Behind her, Dorian appears in the bathroom doorway.
He’s half-dressed, pants on, shirt off, hair damp from what was obviously a shared shower. His hand is still underneath Celeste’s shirt, curved around her hip like it belongs there. Like it’s always belonged there.
My legs won’t move. My lungs have forgotten how to work. This paralysis is complete, total, like my body has decided that if it stays perfectly still, maybe this won’t be real.
This is the catch. This is what I never got at the altar, never got during the years of business trips and late nights and cold beds. This is what five years of doubt looks like, confirmed, standing in my bedroom wearing my husband’s clothes.

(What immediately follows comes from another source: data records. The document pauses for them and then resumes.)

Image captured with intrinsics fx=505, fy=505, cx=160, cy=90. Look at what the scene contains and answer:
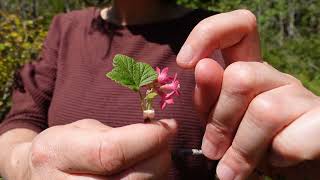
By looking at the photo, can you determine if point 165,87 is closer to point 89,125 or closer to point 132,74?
point 132,74

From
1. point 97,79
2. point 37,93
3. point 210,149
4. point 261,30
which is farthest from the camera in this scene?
point 261,30

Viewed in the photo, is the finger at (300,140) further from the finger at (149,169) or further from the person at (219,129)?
the finger at (149,169)

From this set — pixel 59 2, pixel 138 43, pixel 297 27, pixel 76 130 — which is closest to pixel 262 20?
pixel 297 27

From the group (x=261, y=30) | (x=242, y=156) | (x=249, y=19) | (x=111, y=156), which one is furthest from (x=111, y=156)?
(x=261, y=30)

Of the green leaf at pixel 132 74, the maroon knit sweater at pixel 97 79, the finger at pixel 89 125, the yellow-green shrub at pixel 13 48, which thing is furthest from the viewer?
the yellow-green shrub at pixel 13 48

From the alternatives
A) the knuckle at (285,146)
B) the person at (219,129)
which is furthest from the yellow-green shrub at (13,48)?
the knuckle at (285,146)

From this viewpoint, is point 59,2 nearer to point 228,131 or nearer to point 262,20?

I thought being right would feel like winning.
It doesn’t. The win curdles the second I have it.
Some pathetic, stubborn corner of me was still holding out hope that I’d imagined all of it, that I was the paranoid wife everyone said I was, that the man I married was somewhere underneath the stranger he’d become.
Seeing her in his shirt kills that hope clean.
And I hate that even now, even here, a part of me is grieving him.
My bedroom. My husband. My life.
Except none of it was ever really mine.
“This is awkward,” Celeste says. Her voice drips with false sympathy. “We thought you’d be done by now.”
“You forgot stuff.”
“Did I?” She tilts her head, innocent and cruel. “Must have slipped my mind. Well, don’t let us stop you.”
Dorian finally finds his voice. “Noelle, I can explain-”
“Please don’t.”
The words come out flat and dead, which is exactly how I feel. Flat. Dead. Hollowed out by the sight of them together, casual and comfortable and completely unbothered by my presence.
“I was never anything to you but a cover story,” I continue. “You’ve made that perfectly clear. So please, spare me whatever excuse you’ve rehearsed. I don’t want to hear it.”
Celeste yawns, actually yawns, like this confrontation is boring her, and stretches catlike against Dorian’s chest. “Are you done? This is getting tedious.”
Something in me snaps.
Not loud, not explosive. Just a quiet click, a bone setting back into place after years out of joint.
“You know what? Keep the apartment.” I don’t recognize my own voice. Someone harder is using it, someone who doesn’t give a fuck anymore. “Keep him. Keep the whole pathetic mess. I hope you’re both very happy pretending you didn’t destroy lives to get here.”
I grab the last of my things. The half-packed bag of clothes. My grandmother’s pearl earrings off the dresser. The jewelry box from the back of the closet. The things they couldn’t be bothered to send, the things that are actually mine.
“I’m fucking done with all of you.”
The words feel good in my mouth. Real. Like the first true thing I’ve said in years.
Neither of them tries to stop me as I walk out.
Celeste’s laugh follows me down the hallway.
The elevator doors close, and suddenly I’m alone with shaking hands and a racing heart and a box of memories I’m not sure I want anymore.
My reflection stares back at me from the polished steel walls. Pale. Red-eyed. But standing. Still standing.
That’s something, I tell myself. That’s more than they expected.
The elevator reaches the lobby. The doorman looks up, startled, but I’m already past him and out the doors, the last of my things clutched against my chest, walking into the cold where I can finally let myself fall apart with no one watching.